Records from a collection
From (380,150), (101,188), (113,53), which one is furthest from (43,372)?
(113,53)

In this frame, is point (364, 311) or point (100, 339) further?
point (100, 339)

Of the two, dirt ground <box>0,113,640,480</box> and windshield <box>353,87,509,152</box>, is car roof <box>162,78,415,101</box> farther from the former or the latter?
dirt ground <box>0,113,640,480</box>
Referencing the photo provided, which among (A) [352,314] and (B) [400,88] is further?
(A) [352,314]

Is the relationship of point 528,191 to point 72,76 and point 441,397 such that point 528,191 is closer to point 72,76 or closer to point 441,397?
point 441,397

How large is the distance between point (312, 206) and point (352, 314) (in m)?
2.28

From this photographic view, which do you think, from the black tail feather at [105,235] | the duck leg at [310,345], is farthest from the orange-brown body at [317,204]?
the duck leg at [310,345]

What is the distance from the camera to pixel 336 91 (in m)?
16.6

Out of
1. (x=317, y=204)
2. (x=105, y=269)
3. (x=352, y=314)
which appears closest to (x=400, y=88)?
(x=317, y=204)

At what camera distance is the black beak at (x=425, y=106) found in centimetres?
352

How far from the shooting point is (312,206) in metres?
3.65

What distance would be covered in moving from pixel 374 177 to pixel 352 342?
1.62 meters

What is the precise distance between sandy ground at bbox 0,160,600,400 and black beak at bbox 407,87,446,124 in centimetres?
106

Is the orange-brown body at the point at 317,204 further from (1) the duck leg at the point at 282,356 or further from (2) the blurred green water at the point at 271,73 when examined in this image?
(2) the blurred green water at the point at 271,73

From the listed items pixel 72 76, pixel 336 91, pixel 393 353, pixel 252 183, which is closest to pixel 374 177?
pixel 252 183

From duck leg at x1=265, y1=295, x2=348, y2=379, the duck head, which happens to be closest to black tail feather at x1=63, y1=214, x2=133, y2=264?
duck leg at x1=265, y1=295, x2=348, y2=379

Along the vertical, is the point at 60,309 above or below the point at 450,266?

* [WORK TO COMPLETE]:
Copy out the listing above line for line, with every line unchanged.

* [RESULT OF THE EXERCISE]:
From (380,150), (101,188), (113,53), which one is furthest from (43,372)?
(113,53)

In this frame, is point (364, 311) or point (100, 339) further?
point (100, 339)

Of the two, dirt ground <box>0,113,640,480</box> and windshield <box>353,87,509,152</box>, is car roof <box>162,78,415,101</box> farther from the former or the latter?
dirt ground <box>0,113,640,480</box>
Referencing the photo provided, which among (A) [352,314] and (B) [400,88] is further?
(A) [352,314]

Is the relationship of point 528,191 to point 72,76 and point 441,397 such that point 528,191 is closer to point 72,76 or closer to point 441,397?
point 441,397

How large is the distance between point (312, 206) and point (352, 314) (in m)?
2.28

From this photographic view, which do you think, from the black tail feather at [105,235] | the duck leg at [310,345], is farthest from the orange-brown body at [317,204]?
the duck leg at [310,345]

What is the distance from the camera to pixel 336 91 (in m)?
16.6

Out of
1. (x=317, y=204)
2. (x=105, y=269)
3. (x=352, y=314)
which appears closest to (x=400, y=88)?
(x=317, y=204)

At what camera distance is the black beak at (x=425, y=106) found in centimetres?
352

How far from the shooting point is (312,206) in metres?
3.65

What distance would be covered in moving from pixel 374 177 to pixel 352 342?
1.62 meters

What is the precise distance between sandy ground at bbox 0,160,600,400 and black beak at bbox 407,87,446,124 in centimetres?
106

Is the orange-brown body at the point at 317,204 further from (1) the duck leg at the point at 282,356 or further from (2) the blurred green water at the point at 271,73 when examined in this image?
(2) the blurred green water at the point at 271,73

From the listed items pixel 72 76, pixel 336 91, pixel 393 353, pixel 252 183, which is closest to pixel 374 177?
pixel 252 183

From duck leg at x1=265, y1=295, x2=348, y2=379, the duck head, which happens to be closest to black tail feather at x1=63, y1=214, x2=133, y2=264?
duck leg at x1=265, y1=295, x2=348, y2=379

Along the vertical, is the point at 60,309 above or below the point at 450,266?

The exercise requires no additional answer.